**ABOUT THIS EXERCISE:** Select and reproduce each line of the listing below that bears the string "States".

RECORD SET: Begin

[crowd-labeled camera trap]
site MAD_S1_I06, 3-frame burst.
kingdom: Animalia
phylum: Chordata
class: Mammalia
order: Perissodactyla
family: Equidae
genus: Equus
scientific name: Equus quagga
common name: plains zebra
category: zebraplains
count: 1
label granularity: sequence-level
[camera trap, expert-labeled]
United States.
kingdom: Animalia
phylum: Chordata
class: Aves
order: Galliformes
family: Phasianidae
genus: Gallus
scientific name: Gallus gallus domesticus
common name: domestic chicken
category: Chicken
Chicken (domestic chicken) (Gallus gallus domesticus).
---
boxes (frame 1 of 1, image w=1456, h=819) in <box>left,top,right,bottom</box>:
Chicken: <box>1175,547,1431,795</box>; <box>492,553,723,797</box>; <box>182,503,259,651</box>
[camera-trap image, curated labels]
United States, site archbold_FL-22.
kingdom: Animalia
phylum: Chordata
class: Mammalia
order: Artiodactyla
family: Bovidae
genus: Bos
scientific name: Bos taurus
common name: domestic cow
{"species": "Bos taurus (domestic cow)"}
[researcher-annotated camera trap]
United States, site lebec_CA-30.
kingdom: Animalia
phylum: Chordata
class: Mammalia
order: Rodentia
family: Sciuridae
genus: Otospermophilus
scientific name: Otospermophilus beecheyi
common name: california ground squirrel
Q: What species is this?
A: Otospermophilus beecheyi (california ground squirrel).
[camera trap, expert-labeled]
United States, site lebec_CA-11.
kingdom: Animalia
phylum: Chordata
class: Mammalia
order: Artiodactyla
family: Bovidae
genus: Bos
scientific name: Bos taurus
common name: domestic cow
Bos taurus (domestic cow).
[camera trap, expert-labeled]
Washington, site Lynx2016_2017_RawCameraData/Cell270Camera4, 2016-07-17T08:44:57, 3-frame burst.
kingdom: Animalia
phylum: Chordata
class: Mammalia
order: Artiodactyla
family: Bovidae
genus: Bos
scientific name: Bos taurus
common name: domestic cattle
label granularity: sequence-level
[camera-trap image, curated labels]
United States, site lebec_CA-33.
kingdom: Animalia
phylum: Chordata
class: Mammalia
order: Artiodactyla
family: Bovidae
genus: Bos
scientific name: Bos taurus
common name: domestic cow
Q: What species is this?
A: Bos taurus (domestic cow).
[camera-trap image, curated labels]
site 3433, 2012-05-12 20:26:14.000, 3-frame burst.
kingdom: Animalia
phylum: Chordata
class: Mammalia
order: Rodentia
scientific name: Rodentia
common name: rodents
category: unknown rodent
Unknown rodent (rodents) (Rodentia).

RECORD SET: End

**REPLY TO THE EXERCISE:**
United States.
United States, site archbold_FL-22.
United States, site lebec_CA-30.
United States, site lebec_CA-11.
United States, site lebec_CA-33.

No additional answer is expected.